Bruce Babbitt, who has taken dozens of rafting trips through Grand Canyon in his lifetime, explained in a 2018 oral history interview that he "started awakening" to changes along the river by the 1970s. "From trip to trip, you could see the way the sand was being totally stripped away," he recalled. On one journey, trip leader Martin Litton had to delay the group's run of Hance Rapid to avoid running aground and being stranded on rocks because the river level had dropped so low. "That was kind of the point at which I really sort of viscerally started to make the connection between … [the] river being manipulated for hydro demand," Babbitt recalls, and "[w]hat it was doing in terms of all the downstream ecology." Two decades after that experience, Babbitt was appointed secretary of the interior during the Clinton Administration. In that position he was instrumental in implementing adaptive management in Grand Canyon, a concept essential to the Grand Canyon Protection Act and the decisions that would successfully reduce high fluctuating flows to mitigate the impact on both the river and recreationists.14

The next set of key players in the GCDAMP are the federal and state agencies responsible for the management of land, water, infrastructure, and hydropower in the region. There are five of them, each with a unique mandate and set of responsibilities. The two main agencies are the U.S. Bureau of Reclamation and the National Park Service. The Bureau of Reclamation manages Glen Canyon Dam, including its hydropower generation. The National Park Service manages both Grand Canyon National Park and the Glen Canyon National Recreation Area surrounding Lake Powell. Responsibility for protecting and recovering endangered species in the river, the reservoir, and the canyon falls under the jurisdiction of the U.S. Fish and Wildlife Service (USFWS). While tribal interests (discussed more fully below) are key players in the GCDAMP, the federal Bureau of Indian Affairs (BIA) also plays a role, though recently it has become somewhat secondary to the tribes. The Bureau of Reclamation, the National Park Service, the U.S. Fish and Wildlife Service, and the Bureau of Indian Affairs are all agencies within the Department of the Interior. They operate under different agency directors and fulfill different mandates [End Page 593] but are ostensibly united under one cabinet secretary: the secretary of the interior. All these agencies have a role and representation in the GCDAMP established in 1997, although they have not always spoken with one voice.

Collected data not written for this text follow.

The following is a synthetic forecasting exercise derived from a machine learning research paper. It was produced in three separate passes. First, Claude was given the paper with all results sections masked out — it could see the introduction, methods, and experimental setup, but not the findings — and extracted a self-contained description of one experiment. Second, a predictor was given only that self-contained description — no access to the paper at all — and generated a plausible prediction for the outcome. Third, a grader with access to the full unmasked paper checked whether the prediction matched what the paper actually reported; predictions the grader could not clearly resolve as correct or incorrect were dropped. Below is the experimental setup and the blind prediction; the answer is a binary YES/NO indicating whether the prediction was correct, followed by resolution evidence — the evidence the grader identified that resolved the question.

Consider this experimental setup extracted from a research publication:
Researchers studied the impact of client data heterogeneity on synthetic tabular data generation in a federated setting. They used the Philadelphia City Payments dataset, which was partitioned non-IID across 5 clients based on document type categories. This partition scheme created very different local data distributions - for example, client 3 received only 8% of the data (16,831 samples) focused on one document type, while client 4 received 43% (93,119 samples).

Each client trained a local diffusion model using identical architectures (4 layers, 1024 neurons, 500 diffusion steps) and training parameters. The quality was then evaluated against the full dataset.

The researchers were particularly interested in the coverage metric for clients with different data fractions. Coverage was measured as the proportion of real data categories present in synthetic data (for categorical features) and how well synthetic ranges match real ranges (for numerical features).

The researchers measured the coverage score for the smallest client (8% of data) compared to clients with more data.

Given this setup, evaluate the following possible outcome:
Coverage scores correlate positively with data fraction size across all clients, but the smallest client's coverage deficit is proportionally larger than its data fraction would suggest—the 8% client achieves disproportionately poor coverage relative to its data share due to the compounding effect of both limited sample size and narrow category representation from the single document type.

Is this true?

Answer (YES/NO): NO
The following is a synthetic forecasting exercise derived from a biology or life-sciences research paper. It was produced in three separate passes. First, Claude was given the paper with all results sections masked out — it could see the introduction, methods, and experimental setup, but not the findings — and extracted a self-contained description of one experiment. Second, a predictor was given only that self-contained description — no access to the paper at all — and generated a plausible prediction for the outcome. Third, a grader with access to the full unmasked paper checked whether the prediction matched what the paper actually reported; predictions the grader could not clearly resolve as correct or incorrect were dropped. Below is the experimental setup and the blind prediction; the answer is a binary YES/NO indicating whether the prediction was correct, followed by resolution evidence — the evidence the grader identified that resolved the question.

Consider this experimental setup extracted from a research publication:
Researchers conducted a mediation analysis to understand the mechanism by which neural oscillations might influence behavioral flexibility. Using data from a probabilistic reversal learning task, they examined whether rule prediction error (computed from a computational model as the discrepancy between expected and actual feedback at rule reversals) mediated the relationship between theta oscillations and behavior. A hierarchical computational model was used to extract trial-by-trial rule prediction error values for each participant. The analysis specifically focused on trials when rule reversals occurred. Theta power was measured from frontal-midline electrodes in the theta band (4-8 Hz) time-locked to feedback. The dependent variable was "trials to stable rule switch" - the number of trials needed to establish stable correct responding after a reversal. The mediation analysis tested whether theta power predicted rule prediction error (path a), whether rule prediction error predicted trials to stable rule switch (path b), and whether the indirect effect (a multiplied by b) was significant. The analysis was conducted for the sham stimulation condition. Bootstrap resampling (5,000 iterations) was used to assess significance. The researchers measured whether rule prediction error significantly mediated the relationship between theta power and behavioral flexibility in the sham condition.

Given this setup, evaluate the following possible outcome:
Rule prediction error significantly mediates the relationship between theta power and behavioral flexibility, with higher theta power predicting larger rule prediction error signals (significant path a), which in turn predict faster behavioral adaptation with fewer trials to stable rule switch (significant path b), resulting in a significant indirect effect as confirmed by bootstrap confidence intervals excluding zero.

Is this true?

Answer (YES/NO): NO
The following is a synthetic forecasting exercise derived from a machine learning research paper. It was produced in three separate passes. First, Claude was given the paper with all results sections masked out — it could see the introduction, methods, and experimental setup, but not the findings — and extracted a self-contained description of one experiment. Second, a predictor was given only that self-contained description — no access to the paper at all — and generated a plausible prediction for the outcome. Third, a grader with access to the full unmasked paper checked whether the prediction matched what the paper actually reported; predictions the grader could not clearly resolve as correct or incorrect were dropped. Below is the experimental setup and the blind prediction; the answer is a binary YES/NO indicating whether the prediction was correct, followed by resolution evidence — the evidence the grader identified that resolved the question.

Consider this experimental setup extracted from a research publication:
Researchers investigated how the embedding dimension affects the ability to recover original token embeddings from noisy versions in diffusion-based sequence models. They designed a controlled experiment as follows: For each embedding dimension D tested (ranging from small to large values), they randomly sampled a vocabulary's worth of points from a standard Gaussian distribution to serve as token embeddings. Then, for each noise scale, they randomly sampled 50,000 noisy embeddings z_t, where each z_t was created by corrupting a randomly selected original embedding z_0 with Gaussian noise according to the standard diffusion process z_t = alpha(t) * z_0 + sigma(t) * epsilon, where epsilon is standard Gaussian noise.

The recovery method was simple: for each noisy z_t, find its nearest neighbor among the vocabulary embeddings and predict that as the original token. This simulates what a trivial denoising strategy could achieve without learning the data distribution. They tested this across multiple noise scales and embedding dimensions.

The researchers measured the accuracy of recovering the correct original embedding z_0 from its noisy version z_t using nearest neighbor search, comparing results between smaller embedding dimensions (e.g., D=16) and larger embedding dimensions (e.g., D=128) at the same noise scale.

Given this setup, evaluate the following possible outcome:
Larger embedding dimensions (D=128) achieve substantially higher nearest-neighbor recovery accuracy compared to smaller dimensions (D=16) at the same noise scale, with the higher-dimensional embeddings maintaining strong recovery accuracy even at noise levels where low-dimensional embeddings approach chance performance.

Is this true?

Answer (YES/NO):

The complexity does not end there, however. Management of the federal hydropower system in the Southwest, comprising a whole suite of federal dams in the Colorado River Basin and its tributaries, is coordinated through the Western Area Power Administration (WAPA), which is part of the U.S. Department of Energy (DOE). Finally, management of sport fishing (seasons, limits, and licenses) below Glen Canyon Dam but outside Grand Canyon National Park is the responsibility of a state agency—the Arizona Game and Fish Department (AZGFD). Recreational fishing interests (e.g., Trout Unlimited) are also among the important stakeholders involved in the GCDAMP. They are sometimes allied with environmental groups and sometimes not, depending on the issue. For example, non-native rainbow trout were stocked in the Colorado River below Glen Canyon Dam to support a thriving sport fishery in its newly clear and cold waters. But those and other introduced fish are seen by some as "invasive" species that displace native fish, some of which are endangered, like the humpback chub.15 In practice, the larger group of conservationists is actually a diverse coalition with sometimes conflicting goals.16

Among the two most important federal agencies, the National Park Service has a preservation mission with a focus on human engagement with the natural environment while the Bureau of Reclamation has a water resource development mission, with a focus on water supplies for irrigation, municipal, and industrial uses. Over the years, Reclamation has emphasized hydropower generation at its dams to pay for the large water-supply infrastructure costs. Clearly, there is tension between the preservation and development missions of these two agencies. At the inception of the GCDAMP and for some years thereafter, Bureau of Reclamation leaders evinced the somewhat chauvinistic attitude that they were engaged in more important work than the preservationists, and [End Page 594] that their engineering expertise justified more closed and insular decision-making regarding management of the dam. One of the long-term accomplishments of the GCDAMP was to change that attitude and open up decision-making to a broader array of stakeholders and values.17

Regional tribes and their consulting archaeologists are another category of major players in the GCDAMP. Tribal interests had to push hard to get to the table and to get their interests and values respected.18 The National Park Service now recognizes eleven tribes with cultural and historical ties to Grand Canyon, although in the 1980s only five were involved directly in consultations with the park: the Navajo, Hopi, Zuni, Havasupai, and Hualapai.19 Although some tribes were consulting with the National Park Service about Grand Canyon matters, none were involved in the studies of Glen Canyon Dam's impact on the Colorado River until 1990.20 In a 2018 interview, Grand Canyon National Park archaeologist Jan Balsom acknowledged with a little embarrassment that professional archaeologists were still not working much with the tribes as recently as the early 1990s. Balsom says the tribes willingly engaged in the formal Glen Canyon Dam environmental impact statement process after 1990 to ensure their interests were represented, admitting this was unusual at the time but served as a good precedent for the GCDAMP.21

State water interests and regional hydropower interests also have representation on the GCDAMP. Each of the seven basin states has a representative, usually someone from a state water agency, to ensure that their water interests are protected in the adaptive management negotiations. Organizations that market hydropower from federal dams are also represented on the GCDAMP. The two groups with permanent representation are the Colorado River Energy Distributors Association (CREDA) and Utah Associated Municipal Power (UAMP). They seek to minimize the impact [End Page 595] adaptive management decisions have on hydropower availability and price.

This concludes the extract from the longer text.